Kate's red letter days
The Duchess of Cambridge is highlighting the impact of kindness in Children's Mental Health Week
(photo Kensington Royal Twitter)
The Heads Together campaign is building a head of steam. In the last three days, William, Kate and Harry have been at the forefront of a series of engagements to highlight mental health issues. We've had races, we've had speeches and we've had a new series of heartfelt appeals to talk about problems. These have been real red letter days for these royals.
OK, let's start with the race. The Duke and Duchess of Cambridge and Prince Harry headed to the Queen Elizabeth Olympic Park in east London on February 5th for a spot of marathon training.
They were there to meet some of the organisations and people involved in making this year's London marathon all about Heads Together - it's the official charity for the event and the whole campaign was launched last year on race day.
They chatted with those getting ready for this year's race and got some tips from marathon star, Paula Radcliffe. It's been reported that the three royals wanted to run this year's race but security concerns made it too tricky. That didn't seem to stop them getting into the swing of things. Here comes the race.
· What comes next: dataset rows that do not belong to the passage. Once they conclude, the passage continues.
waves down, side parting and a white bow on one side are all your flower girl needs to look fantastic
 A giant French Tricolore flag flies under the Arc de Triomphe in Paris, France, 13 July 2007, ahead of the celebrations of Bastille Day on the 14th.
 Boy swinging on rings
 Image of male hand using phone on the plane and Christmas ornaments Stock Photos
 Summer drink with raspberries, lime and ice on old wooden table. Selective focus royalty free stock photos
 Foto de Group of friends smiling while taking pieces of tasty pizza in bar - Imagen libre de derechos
Yes, William, Kate and Harry lined up against one another for a quick dash along the track. This was all about running in front of the world to raise awareness and into a huge bank of cameras all waiting to catch the winning moment. Harry took the title - quite easily, in fact - with William only just pipping Kate into third place. But then the Duke of Cambridge did decide to run in a dad jumper - that can't have helped.
Behind the smiles, the new red jacket for Kate and the giggles at managing to run along the track without falling over, there was a serious message. This latest stage of the Heads Together campaign has focused on getting people to talk, to find someone who will listen or to offer to hear someone's problems to help them share their issues.
The royal trio spent a lot of time listening themselves - hearing the stories of those who wanted to run the London Marathon this year and talking to some of the experts there about the importance of talking in improving mental health.
Then it was Kate's turn to talk. On February 6th, the Duke and Duchess of Cambridge headed to Mitchell Brook Primary School in London for the Place2Be Big Assembly - Kate is the Royal Patron of Place2Be.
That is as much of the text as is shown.